The optimal temperature and the optimal pH for Br2 was found to be 40°C and pH 6.5, respectively (Fig. 3a and b), which are consistent with the optimal growth conditions for rumen bacteria and for C. ruminicola [5], [19]. Br2 showed thermal and pH stabilities between 5 and 35°C and pH 6.0–9.0, respectively, with at least 70% activity remaining after incubation at these temperatures or pHs for 30 min or 16 h, respectively (Fig. 3a and b). At 70°C and above, Br2 was completely denatured and lost all activity. The time-course hydrolysis of cellotetraose by Br2, as monitored by TLC, revealed glucose and cellotriose as initial hydrolysis products (Fig. 4), indicating its exo-acting action, which releases only a single sugar residue from the non-reducing end of the substrate, in agreement with its classification as a GH1 enzyme.

Fig. 3: The effects of temperature (a) and pH (b) on enzymatic properties of Br2. The optimal temperature and pH are shown as filled circles, while the temperature and pH stabilities are shown as open circles. The buffers (0.1 M) used in the determination of the optimal pH were sodium acetate, pH 3.0–6.5 (light grey), sodium phosphate, pH 6.5–9.0 (dark grey), and McIlvaine buffer, pH 3.0–9.0 (black).
Fig. 3:

The effects of temperature (a) and pH (b) on enzymatic properties of Br2. The optimal temperature and pH are shown as filled circles, while the temperature and pH stabilities are shown as open circles. The buffers (0.1 M) used in the determination of the optimal pH were sodium acetate, pH 3.0–6.5 (light grey), sodium phosphate, pH 6.5–9.0 (dark grey), and McIlvaine buffer, pH 3.0–9.0 (black).

EXTRACTED DATA

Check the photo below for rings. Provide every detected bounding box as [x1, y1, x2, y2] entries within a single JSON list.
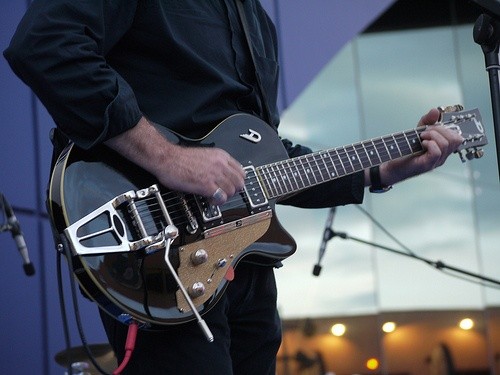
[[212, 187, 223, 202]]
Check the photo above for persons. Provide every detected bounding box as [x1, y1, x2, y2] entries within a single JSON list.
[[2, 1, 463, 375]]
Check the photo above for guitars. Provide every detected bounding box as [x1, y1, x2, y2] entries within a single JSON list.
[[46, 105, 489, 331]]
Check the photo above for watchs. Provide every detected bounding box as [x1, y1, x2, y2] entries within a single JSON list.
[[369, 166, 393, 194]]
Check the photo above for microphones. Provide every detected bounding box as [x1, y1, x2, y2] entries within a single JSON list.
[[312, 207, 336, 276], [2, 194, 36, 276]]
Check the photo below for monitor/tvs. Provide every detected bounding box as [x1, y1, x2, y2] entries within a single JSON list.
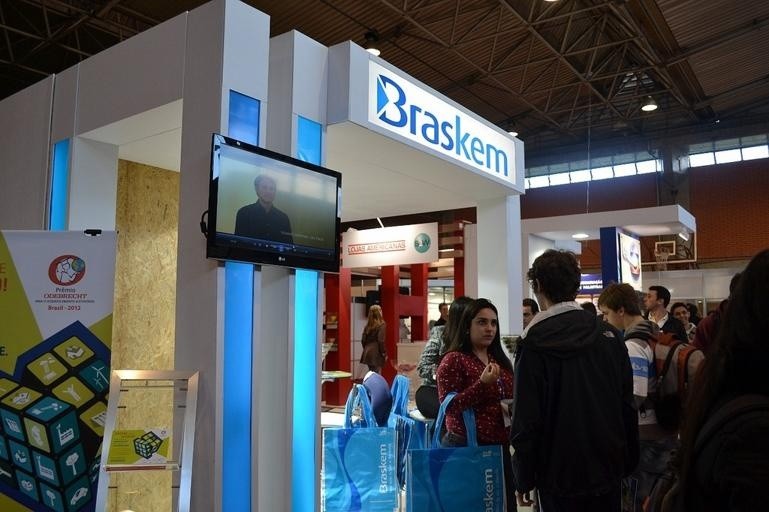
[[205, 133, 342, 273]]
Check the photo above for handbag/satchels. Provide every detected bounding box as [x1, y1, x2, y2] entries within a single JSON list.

==

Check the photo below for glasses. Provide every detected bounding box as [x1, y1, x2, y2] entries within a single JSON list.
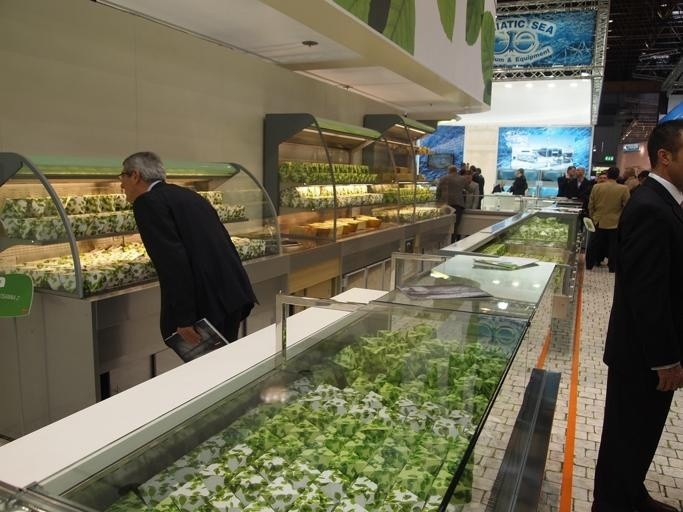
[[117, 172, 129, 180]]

COMPLETE THE FOLLOWING
1 – In the text on the enzyme Br2, at what temperature did Br2 become completely denatured?
2 – Carry on the text about the enzyme Br2, starting after its final sentence.

EXERCISE RESPONSES
1 – At 70°C and above.

2 –
Fig. 4: TLC analysis of the hydrolysis of cellotetraose by Br2. STD are 10 nmol of cellooligosaccharide standards. The incubation times (in min) between cellotetraose and Br2 are indicated below the lanes.
Fig. 4:

TLC analysis of the hydrolysis of cellotetraose by Br2. STD are 10 nmol of cellooligosaccharide standards. The incubation times (in min) between cellotetraose and Br2 are indicated below the lanes.

Kinetic analysis of Br2 was performed at 40°C and pH 6.5, which was its optimum reaction condition. The reported kcat values were calculated per subunit of 53 kDa (Table 1). Br2 showed high catalytic efficiencies (kcat/Km) toward p-nitrophenyl-β-d-glucoside and p-nitrophenyl-β-d-fucoside substrates, but relatively low efficiencies (≤2% relative to that of p-nitrophenyl-β-d-glucoside) toward most other aryl glucoside substrates, similar to the kinetic properties reported for many bacterial GH1 β-glucosidases [20], [21], [22]. Interestingly, Br2 exhibited a high kcat value toward xylobiose, but its Km value was also high, suggesting its low affinity. However, the efficiency toward cellobiose was very low (about 0.1% relative to that of p-nitrophenyl-β-d-glucoside), due to its low kcat and moderately high Km values, suggesting that Br2 was probably not involved in cellulolysis, consistent with its lack of signal peptide for extracellular secretion. In comparison, four recombinantly expressed GH3 β-glucosidases cloned from bovine rumen metagnome, showed about 0.1–2% kinetic efficiencies toward cellobiose relative to that of p-nitrophenyl-β-d-glucoside. Nonetheless, the most active β-glucosidase could complement saccharification activity of the commercial cellulase [16].

Table 1:

Kinetic parameters of Br2.

SubstrateKm (mM)kcat (s–1)kcat/Km (s–1 mM–1)Relative kcat/Km (%)
p-Nitrophenyl-β-d-glucosidea0.552±0.03788.5±1.2160±11100
p-Nitrophenyl-β-d-fucosidea0.319±0.02674.7±1.4234±20146
p-Nitrophenyl-α-l-arabinosidea0.712±0.0672.15±0.063.02±0.291.9
p-Nitrophenyl-β-d-xylosidea1.83±0.172.13±0.061.16±0.110.7
p-Nitrophenyl-β-d-galactosideb6.81±1.2488.9±16.113.1±3.38.2
Cellobioseb24.3±9.83.14±1.260.129±0.0740.1
Xylobioseb118±49294±1212.49±1.451.6
  1. aData obtained from the Michaelis–Menten equation; bdata obtained from the Lineweaver–Burk equation.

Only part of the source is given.